The decision of the Executive Committee was communicated to the Government of India – respondent No.1 and State of Madhya Pradesh – respondent No.2 on 14/08/2018. The Central Government on 29/08/2018 granted approval to the decision taken by the Medical Council of India.
The Medical College which was established by the petitioner Society was not at all functional. Students were shifted to other Medical Colleges and the Desirability & Feasibility Certificate had also been cancelled.
The Petitioner had preferred a writ petition being aggrieved by the action of the State Government in cancelling the Desirability & Feasibility. The Court vide order dated 14/11/2018 had upheld the action of the respondent in cancelling the Desirability & Feasibility Certificate.
Further, on 19/06/2019 the Medical Council of India issued a letter to respondent No.5 – Chief Manager, Bank of India for encashment of Bank Guarantee of (Rs.9.5 Crores) and the respondent No.5 – Bank of India had issued a notice for encashment Bank Guarantee dated 27/06/2019.

**Exercise**
In the text about the medical college, why did the petitioner file a writ petition? Answer in one to three sentences. The lines that come next have nothing to do with the text about the medical college.

**Data section**

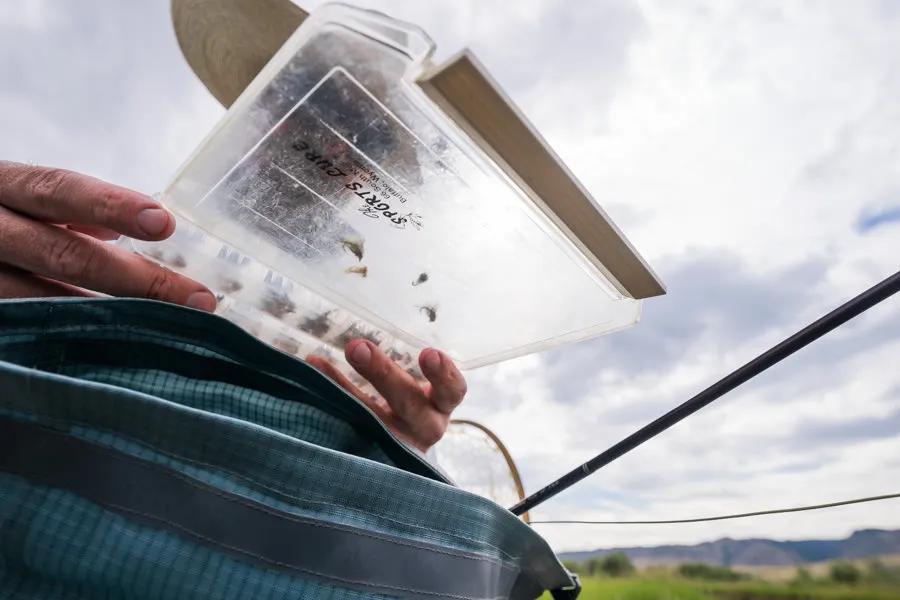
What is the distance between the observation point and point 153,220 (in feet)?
1.79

**The answer**
The petitioner filed the writ petition because it was aggrieved by the State Government's action in canceling the Desirability & Feasibility Certificate.